Quasi-static process: A quasi-static process is infinitely slow and maintains thermal and mechanical equilibrium with its surroundings throughout. The pressure and temperature of the environment can only be infinitesimally different from those of the system in a quasi-static process.

First Law for open systems

In contrast to a closed system, mass flows into and out of an open system.  Mass conservation should be considered in this case.

A system is closed if it can’t exchange energy, matter, or heat with its surroundings. A sealed box, for example, is a closed system.

The first law of thermodynamics explains why open systems naturally tend to run hotter than closed ones. When an open system absorbs heat, it can either release it as waste heat or it can transfer it to its surroundings. If the system doesn’t release the heat, then it is naturally going to get hotter.

Applications of the first law

A few typical examples of the first law of thermodynamics are:

Heat Engine: The heat engine is the most common practical application of the First Law.  Heat engines convert thermal energy to mechanical energy and vice versa. A heat engine is a device in which a system goes through a cyclic process that converts heat into work. Open systems comprise the vast majority of heat engines. The basic concept of a heat engine is based on the relationships between heat, volume, and pressure of a working fluid. This fluid is normally a gas, but in some cases, it may transition from gas to liquid and back to gas during a cycle.

Refrigerator, Air conditioner, and heat pump: A refrigerator works in the opposite direction of a heat engine. Refrigerators and heat pumps are mechanical energy converters that convert mechanical energy to thermal energy. Closed systems account for the vast majority of these. The working fluid is sent outside by a mechanical pump, where it is compressed and heated. A reverse-cycle air conditioner is simply referred to as a heat pump.
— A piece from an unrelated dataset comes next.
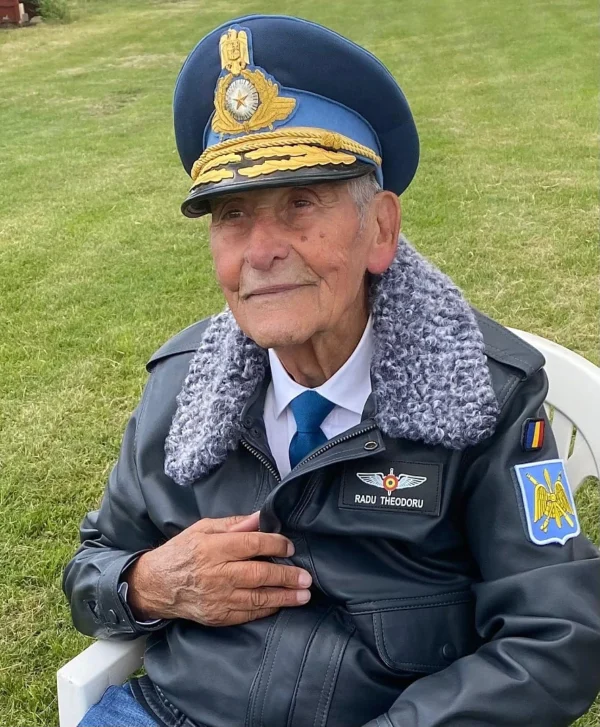General-Maior (R) de aviație Radu Theodoru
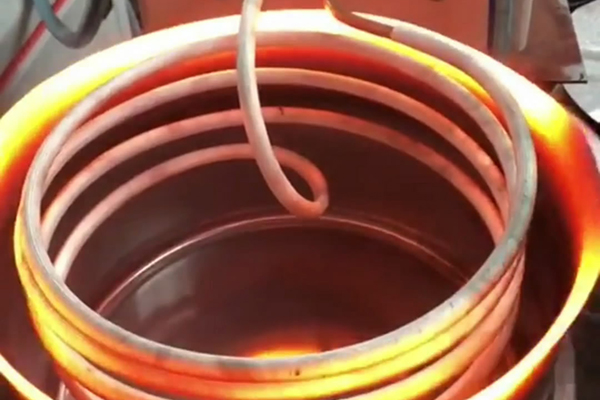 不銹鋼盤退火設(shè)備高頻退火機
Some natural examples of the first law of thermodynamics are Photosynthesis and Metabolism. In photosynthesis, Solar energy is absorbed by the leaves of a green plant as it reaches the earth. In the process known as photosynthesis, individual cells in the leaves use solar energy to convert carbon dioxide and water into carbohydrates. Solar energy is transformed into chemical energy, which is stored in carbohydrate molecules.
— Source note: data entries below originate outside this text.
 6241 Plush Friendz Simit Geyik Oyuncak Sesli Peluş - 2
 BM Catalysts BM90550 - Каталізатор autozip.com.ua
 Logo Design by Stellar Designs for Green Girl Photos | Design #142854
The incandescent light bulb is a well-known example of the law of conservation of energy. When a thin wire within the bulb is heated until it glows, light is created. In the wire, electrical energy is turned into both heat and light energy.

Summary

Thermodynamics is the study of heat and energy. It's used to explain why some systems naturally tend to run hotter or colder than others. It also explains why some systems naturally tend to stay the same while others naturally tend to change over time. The laws of thermodynamics are the fundamental principles that govern the physics of heat and thermal energy. The laws are based on the concept that energy is neither created nor destroyed, but can be transferred between different forms. 

The First Law of Thermodynamics explains why open systems naturally tend to run hotter than closed ones. Closed systems naturally tend to run colder than open ones. It states that energy can be neither created nor destroyed - only changed from one form to another. This means that the universe's total amount of energy remains constant. The only way that energy can change is if it is converted from one form to another.

FAQ's related to this article

1. Is thermodynamic physics?

Yes, Thermodynamics is a discipline of physics that investigates how energy moves through a system. Heat is a kind of energy that correlates to mechanical work, according to thermodynamics.

2. Is it possible to apply the first law of thermodynamics to any system?

Yes, the first law can be applied to any thermodynamic system.

3. In the steam table, the entropy is shown a zero for

Saturated liquid at 0°C

4. Is it possible to express the first law of thermodynamics in terms of entropy?

No, the first law is simply about conserving energy.

5. What is an example of a natural closed system?

There are no truly closed systems in nature. Energy will always have the ability to enter and exit a system. However, to better understand the parts of an open system, such as an ecosystem, it may be useful to imagine it as a closed system.